Some consider medical advancements as a promised land.  They look to future opportunities with excitement: tomorrow, life expectancy will increase, people will live longer and better, trans-humanity will augment humanity, cloning and robotics will help us better ourselves. Meanwhile, they spend a significant portion of their available income to eat better, buy organic, try the latest craze, consume food supplements, workout at Soul-Cycle classes. By contrast, others struggle to get health insurance, and even when they have it, feel hostage to the local public facility and what it has to offer, and dread falling sick, and having to experience appalling delays, staff shortages and crowded hospitals.

Some choose the education they give to their kids, so that they can acquire tools and skills they can use throughout their lives; they can afford to push their children to commit to long studies. The longer one studies, the more they access a wealth of possibilities. More than one specific skill, they have been trained to acquire knowledge and skills by themselves. In other words, the longer they study, the more adaptable they get. In stark contrast, others are pushed in the direction of early specialization, acquiring know-how, rather than knowledge. Specialized workers are left with no alternative but to hope their specialization will remain sustainably in demand in society.

Of course there is a component of economic power at stake in the feeling of control we have over our own lives. But it is not just that. The feeling of control is also a result of the choices one has.

The current and manifest anxiety in our societies is the result of a feeling, among some, of a loss of control over their lives. Beyond political partisanship, and beyond policies, this anxiety needs to be understood, listened to, and addressed. It seems to us the tension will release only if governments, companies, institutions, NGOs, grass-roots and social movements agree on the goal of giving back some control to people who feel they have lost it. Not so much more control over government, which they don’t ask for, but rather, more control over their lives, which they desperately need. And we believe this can only be achieved by giving them more positive choices.

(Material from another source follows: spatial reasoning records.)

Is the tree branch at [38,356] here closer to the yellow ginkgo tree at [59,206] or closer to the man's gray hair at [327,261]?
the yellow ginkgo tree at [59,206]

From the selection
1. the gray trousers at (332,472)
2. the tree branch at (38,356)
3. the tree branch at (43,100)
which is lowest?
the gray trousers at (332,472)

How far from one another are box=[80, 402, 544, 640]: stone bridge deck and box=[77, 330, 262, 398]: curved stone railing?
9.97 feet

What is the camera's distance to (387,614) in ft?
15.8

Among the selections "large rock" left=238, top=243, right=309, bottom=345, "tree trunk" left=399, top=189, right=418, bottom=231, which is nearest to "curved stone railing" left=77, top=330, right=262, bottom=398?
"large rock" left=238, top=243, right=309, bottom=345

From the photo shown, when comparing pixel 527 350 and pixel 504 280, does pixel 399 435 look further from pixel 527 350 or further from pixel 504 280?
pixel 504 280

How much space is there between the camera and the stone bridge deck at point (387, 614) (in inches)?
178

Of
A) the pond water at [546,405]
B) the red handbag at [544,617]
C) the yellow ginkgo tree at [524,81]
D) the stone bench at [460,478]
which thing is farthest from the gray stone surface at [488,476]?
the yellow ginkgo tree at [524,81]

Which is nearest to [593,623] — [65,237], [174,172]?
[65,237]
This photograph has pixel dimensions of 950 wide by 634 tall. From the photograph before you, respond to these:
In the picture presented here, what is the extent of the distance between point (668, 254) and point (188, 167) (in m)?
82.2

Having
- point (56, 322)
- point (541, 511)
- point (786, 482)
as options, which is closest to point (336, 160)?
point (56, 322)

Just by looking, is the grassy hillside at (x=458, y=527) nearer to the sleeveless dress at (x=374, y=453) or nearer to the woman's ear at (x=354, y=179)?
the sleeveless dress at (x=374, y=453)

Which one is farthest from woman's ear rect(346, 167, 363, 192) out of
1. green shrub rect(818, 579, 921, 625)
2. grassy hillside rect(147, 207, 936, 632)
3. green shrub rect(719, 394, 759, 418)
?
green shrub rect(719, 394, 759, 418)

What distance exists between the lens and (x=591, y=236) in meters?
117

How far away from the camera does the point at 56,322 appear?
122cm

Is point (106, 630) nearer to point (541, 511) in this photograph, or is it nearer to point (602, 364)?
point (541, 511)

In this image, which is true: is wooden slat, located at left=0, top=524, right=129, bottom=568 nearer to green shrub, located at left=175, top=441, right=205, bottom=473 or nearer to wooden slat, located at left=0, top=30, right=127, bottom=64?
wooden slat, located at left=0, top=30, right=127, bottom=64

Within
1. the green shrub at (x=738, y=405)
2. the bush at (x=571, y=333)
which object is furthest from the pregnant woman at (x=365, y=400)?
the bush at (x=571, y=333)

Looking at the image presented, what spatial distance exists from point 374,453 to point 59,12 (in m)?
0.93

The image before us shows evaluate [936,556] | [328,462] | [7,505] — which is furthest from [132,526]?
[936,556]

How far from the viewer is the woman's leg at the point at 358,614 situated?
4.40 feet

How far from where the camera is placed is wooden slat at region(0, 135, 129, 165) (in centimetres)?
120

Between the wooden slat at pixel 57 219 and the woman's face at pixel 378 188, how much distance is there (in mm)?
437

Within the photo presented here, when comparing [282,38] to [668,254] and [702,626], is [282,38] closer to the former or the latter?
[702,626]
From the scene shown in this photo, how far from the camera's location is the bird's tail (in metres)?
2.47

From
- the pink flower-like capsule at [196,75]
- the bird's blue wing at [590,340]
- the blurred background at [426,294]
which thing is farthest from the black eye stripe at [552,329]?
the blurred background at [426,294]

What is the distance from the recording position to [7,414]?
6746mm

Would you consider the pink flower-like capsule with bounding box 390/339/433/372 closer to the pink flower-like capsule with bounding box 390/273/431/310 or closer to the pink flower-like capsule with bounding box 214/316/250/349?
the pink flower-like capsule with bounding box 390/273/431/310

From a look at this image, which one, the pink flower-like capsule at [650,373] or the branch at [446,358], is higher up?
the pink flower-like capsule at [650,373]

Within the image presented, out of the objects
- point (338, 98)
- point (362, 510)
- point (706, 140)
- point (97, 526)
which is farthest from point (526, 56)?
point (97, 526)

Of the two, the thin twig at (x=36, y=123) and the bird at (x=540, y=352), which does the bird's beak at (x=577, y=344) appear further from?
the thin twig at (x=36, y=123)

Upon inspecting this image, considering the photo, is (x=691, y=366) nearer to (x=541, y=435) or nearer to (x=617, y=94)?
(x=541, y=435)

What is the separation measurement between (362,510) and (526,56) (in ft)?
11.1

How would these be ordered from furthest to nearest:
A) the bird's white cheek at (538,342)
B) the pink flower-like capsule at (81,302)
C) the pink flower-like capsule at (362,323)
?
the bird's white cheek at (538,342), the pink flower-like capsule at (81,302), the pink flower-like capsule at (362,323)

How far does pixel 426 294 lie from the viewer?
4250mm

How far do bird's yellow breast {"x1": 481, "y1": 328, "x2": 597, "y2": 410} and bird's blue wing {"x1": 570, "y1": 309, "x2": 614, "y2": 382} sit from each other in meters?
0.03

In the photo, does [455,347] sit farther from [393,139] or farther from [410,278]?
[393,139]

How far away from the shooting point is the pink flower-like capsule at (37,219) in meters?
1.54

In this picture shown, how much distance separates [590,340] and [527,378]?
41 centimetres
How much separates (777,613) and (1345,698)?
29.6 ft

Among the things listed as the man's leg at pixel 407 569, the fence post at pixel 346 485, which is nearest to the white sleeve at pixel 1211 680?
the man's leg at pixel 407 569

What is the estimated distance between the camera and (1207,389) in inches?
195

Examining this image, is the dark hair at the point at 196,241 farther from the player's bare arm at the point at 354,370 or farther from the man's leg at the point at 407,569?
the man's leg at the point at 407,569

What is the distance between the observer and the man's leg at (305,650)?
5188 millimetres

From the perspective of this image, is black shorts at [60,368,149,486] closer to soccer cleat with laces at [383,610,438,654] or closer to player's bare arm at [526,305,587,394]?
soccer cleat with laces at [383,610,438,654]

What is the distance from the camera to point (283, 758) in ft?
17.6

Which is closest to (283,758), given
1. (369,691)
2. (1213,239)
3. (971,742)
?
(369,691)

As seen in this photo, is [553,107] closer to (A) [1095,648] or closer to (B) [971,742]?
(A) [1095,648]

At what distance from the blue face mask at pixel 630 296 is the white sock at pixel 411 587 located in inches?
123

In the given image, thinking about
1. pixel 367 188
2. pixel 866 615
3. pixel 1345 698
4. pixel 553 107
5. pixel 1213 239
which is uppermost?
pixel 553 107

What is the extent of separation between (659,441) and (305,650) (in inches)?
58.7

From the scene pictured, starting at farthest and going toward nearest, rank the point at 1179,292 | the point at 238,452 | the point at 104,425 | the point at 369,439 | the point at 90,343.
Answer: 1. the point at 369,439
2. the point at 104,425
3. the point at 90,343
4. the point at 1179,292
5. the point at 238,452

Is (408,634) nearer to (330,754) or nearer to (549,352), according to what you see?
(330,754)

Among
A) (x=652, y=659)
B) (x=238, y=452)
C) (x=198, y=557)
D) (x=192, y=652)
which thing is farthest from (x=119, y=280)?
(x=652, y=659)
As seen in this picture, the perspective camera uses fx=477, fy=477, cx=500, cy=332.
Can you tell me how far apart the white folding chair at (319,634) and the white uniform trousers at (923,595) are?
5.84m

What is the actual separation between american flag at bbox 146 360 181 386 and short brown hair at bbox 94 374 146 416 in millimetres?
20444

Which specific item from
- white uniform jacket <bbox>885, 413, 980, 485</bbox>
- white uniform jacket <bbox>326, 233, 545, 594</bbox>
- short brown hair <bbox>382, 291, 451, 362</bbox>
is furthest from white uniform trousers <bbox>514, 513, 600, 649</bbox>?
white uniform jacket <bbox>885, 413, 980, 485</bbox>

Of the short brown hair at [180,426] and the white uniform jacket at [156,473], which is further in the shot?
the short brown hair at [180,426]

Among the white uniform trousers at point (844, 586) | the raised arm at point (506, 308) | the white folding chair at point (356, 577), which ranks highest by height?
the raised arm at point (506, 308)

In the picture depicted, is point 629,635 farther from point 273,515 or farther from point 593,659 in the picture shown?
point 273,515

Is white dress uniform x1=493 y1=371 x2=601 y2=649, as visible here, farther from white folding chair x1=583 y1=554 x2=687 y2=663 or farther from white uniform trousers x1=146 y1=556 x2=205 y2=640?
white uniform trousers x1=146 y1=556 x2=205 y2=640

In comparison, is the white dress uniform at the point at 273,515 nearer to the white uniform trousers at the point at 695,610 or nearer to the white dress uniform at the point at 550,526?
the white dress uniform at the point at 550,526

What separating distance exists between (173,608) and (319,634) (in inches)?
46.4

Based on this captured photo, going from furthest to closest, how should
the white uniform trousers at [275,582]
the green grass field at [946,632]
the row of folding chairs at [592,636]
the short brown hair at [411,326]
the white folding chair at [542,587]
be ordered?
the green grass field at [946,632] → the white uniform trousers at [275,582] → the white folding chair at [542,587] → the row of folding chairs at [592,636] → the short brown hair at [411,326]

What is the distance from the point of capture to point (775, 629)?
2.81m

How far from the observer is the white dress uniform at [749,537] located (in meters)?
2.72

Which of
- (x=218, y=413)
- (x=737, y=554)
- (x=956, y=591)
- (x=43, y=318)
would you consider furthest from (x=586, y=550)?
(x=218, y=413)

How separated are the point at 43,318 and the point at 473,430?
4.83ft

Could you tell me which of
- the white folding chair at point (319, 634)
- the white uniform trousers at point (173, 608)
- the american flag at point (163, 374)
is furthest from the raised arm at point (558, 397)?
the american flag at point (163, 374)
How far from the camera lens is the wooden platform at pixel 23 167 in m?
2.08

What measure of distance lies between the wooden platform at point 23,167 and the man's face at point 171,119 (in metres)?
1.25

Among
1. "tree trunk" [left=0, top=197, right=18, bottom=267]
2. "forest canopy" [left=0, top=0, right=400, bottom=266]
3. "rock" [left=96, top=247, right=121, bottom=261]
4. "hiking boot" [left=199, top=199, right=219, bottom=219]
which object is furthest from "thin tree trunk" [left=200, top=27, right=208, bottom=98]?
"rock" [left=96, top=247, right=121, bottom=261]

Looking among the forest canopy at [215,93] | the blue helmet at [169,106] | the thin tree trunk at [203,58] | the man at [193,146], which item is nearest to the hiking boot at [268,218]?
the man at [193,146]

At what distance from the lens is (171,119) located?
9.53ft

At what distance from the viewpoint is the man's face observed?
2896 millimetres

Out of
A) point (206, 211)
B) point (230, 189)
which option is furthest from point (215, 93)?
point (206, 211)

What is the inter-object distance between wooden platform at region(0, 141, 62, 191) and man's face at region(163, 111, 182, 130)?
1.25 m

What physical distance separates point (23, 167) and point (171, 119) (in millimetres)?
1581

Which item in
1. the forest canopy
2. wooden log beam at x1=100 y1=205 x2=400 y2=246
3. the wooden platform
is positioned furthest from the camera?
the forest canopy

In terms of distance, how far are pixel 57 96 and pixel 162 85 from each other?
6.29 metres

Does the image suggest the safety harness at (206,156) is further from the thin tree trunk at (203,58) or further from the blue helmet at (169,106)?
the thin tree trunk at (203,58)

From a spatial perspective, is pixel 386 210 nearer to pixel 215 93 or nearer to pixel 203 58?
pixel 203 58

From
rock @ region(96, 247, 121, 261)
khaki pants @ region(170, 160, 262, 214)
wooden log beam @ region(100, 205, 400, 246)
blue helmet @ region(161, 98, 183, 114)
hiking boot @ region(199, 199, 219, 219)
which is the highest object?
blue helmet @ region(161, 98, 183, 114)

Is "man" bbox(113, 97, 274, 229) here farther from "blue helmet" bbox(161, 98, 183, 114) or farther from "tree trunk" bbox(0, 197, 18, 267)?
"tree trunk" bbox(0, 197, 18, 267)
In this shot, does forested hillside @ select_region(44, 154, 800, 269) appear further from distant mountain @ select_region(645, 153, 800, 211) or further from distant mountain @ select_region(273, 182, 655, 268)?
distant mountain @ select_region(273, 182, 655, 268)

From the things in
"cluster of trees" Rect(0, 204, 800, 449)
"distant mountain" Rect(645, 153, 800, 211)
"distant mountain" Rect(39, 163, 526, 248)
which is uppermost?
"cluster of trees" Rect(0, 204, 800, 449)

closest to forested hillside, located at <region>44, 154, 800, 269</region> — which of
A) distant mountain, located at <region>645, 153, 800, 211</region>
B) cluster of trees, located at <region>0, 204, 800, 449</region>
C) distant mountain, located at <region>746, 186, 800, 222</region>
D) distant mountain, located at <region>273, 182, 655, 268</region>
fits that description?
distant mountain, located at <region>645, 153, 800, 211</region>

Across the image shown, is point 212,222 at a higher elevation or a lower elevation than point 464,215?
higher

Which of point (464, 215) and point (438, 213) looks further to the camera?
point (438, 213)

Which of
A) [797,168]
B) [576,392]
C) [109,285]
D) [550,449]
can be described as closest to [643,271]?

Education is probably the key area, and not just children’s education, but adult education too. Throughout life, knowledge is of pivotal importance: knowledge is what allows people to understand and control technology. Knowledge is what allows people to make better decisions, (including being empowered to distinguish between truth and fake news!). Knowledge is paramount to improving our quality of life, and health, by making more informed personal choices. Knowledge is what enables people to adapt to change, choose another career, another path, or choose a job where they can realize their potential.

Education has to become people’s most valued capital.  It is a capital we should aim at increasing all our lives. Societies, technologies, social practices, political choices, work practices, even consumption, all of these things are becoming more complex, and that’s exciting and promising. But, crucially, society must do a better job at equipping individuals with a better grasp of this complex and changing world. This is today’s challenge for tomorrow.